CONSIGNES:
A - Dans le texte sur l’adaptabilité de carrière, repérez la phrase « Au moment de l’étude, 30 % d’entre eux étaient au chômage. » et traduisez-la en anglais.
B - Prolongez le texte sur l’adaptabilité de carrière au-delà de sa dernière phrase.

SECTION DE TEXTE:
Les participants qui entreprennent ce programme le font généralement à l’occasion d’un passage nébuleux dans leur vie professionnelle. Ils sont souvent diplômés de l’enseignement supérieur et ont pour la majorité d’entre eux une expérience professionnelle de plusieurs années. L’âge dans la population étudiée variait de 27 à 59 ans avec un âge moyen à 42 ans. Les participants sont souvent issus de parcours linéaires les ayant amenés à exercer des rôles de responsabilité, d’encadrement ou de production intellectuelle. Au moment de l’étude, 30 % d’entre eux étaient au chômage. Les autres occupaient un poste à temps plein.
Pour évaluer l’impact du programme des participants, nous avons utilisé le questionnaire « Career Adapt-Abilities Scale » qui mesure l’adaptabilité de carrière à partir de quatre dimensions indépendantes : la conscience de l’importance de se préoccuper de son parcours, le sentiment de contrôle sur ses choix, la curiosité pour explorer ce qui est possible, et la confiance dans sa capacité à résoudre des situations nouvelles. Chaque dimension rassemble 6 items sous forme d’échelles en 5 points. Pour chaque item, le participant évalue avec quelle force la dimension en question est présente chez lui, allant de 1, « l’aptitude n’est pas une force », à 5 « c’est l’aptitude la plus forte ».
Sur une période de deux ans, au cours de laquelle la formation a pris place, le questionnaire a été soumis à une petite centaine d’individus à trois reprises, au début, au milieu et à la fin du programme de formation. La conclusion de l’analyse est limpide : les participants perçoivent globalement une nette augmentation de leur niveau de préoccupation de leur avenir, une augmentation de leur sentiment de contrôle sur ce qui peut leur arriver, une meilleure aisance à s’imaginer dans des contextes professionnels et de vie variés et à rechercher et intégrer des informations nouvelles sur leur environnement ou sur des évolutions possibles de leur situation.
Les participants perçoivent également une confiance accrue dans leur capacité à rebondir, à faire face aux aléas et à résoudre de nouveaux problèmes. Cette amélioration de leur niveau de conscience, de contrôle, de curiosité et de confiance est relevée dès le milieu du programme et se renforce jusqu’à sa fin.
Plusieurs questions restent ouvertes
Ce travail a donc permis de rendre objectifs des constats empiriques et des témoignages spontanés des participants au programme. Le plus souvent, ces constats sont documentés pour permettre un suivi de l’évolution des compétences des apprenants. Ils sont alors nombreux à prendre conscience de leur propre apprentissage au fil du programme grâce à ce suivi.

INFORMATIONS AFFICHÉES:
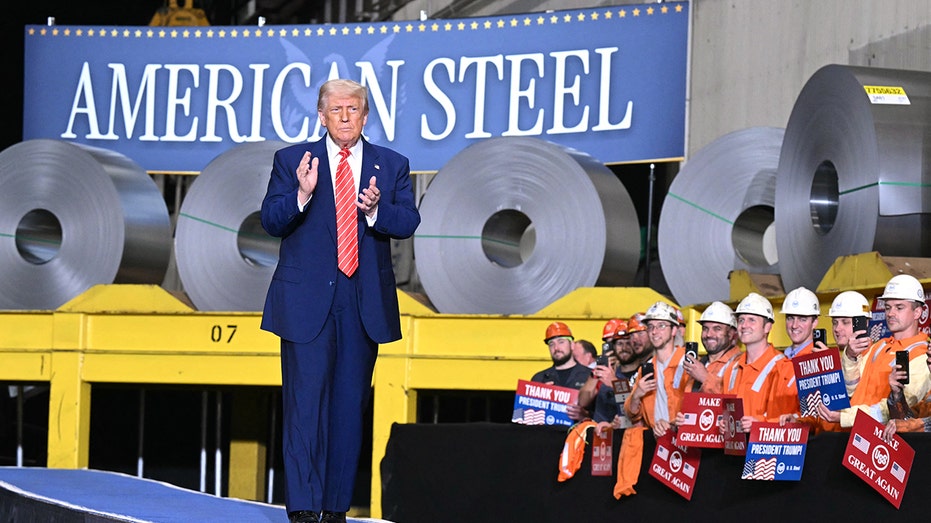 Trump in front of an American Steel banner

--

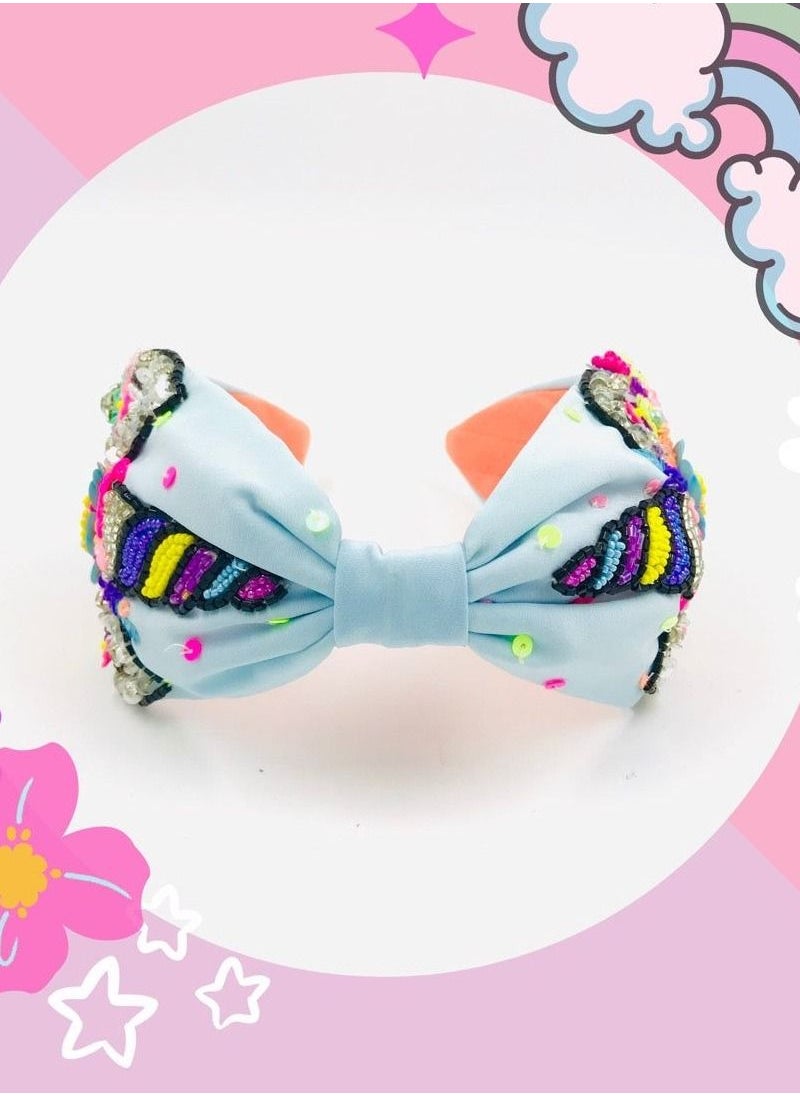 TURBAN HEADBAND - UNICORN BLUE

RÉPONSES NUMÉROTÉES:
A - At the time of the study, 30% of them were unemployed.

B -
Il n’en reste pas moins que, d’un point de vue scientifique, de nombreuses questions restent ouvertes et permettent une suite d’investigation minutieuse. Parmi elles, la question de la pérennité des apprentissages. Car là aussi, nombreux sont les témoignages sur la permanence de l’activation de l’adaptabilité des anciens apprenants. Une étude quantitative permettrait d’apporter la démonstration scientifique de ce constat.
Une autre question intéressante du point de vue de la connaissance, c’est l’étude de l’impact précis des composantes du programme sur chacune des compétences. Cette connaissance apportera à l’ensemble des acteurs de ce domaine une meilleure visibilité sur les conditions d’efficacité d’une intervention d’accompagnement des choix professionnels.
Enfin, nous voyons également une perspective très ambitieuse à ce premier travail qui réside dans l’élucidation des conditions d’activation de l’adaptabilité. Ce sujet est bien plus vaste et mériterait d’être poursuivi en lançant l’étude de formats d’accompagnement variés avec des principes qui découleraient de cette première étude. En effet, parmi les hypothèses qui devraient être étudiées figure principalement celle qui stipule que la relation pédagogique a un impact fort sur l’activation des compétences. Nous voyons également une seconde hypothèse à vérifier : celle de la pertinence du choix de la pédagogie expérientielle comme mode d’accompagnement. Ces deux hypothèses feront l’objet d’études séparées pour isoler leurs effets.